The medical-care gap shows up most profoundly in the pregnant women DeGuzman sees. …
Low-income pregnant women qualify for Medicaid during their pregnancies and for a brief period afterward. But their lack of insurance before conception and after the birth affects their health and that of their babies.
Expanding Medicaid to include some 500,000 North Carolinians who would qualify under the Affordable Care Act would improve the health of mothers – and fathers. DeGuzman says that improvement would increase the chances of a child being born at full term without injury or birth defects that ultimately cost the taxpayers in hospital care and education expenses.

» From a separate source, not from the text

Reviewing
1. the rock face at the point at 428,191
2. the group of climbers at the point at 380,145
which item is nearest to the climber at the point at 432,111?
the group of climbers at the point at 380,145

“There is more and more data that preconception health is very important to the health of the baby,” DeGuzman says. “I think (Medicaid expansion) could improve infant mortality and probably maternal mortality as well.”
North Carolina could use some improvement in infant mortality. It stands at 7.1 deaths per 1,000 babies. That compares with 6.0 nationally and with rates as low as 4.8 in California and 4.4 in Massachusetts, two states that have expanded Medicaid under the Affordable Care Act to include all low-income adults.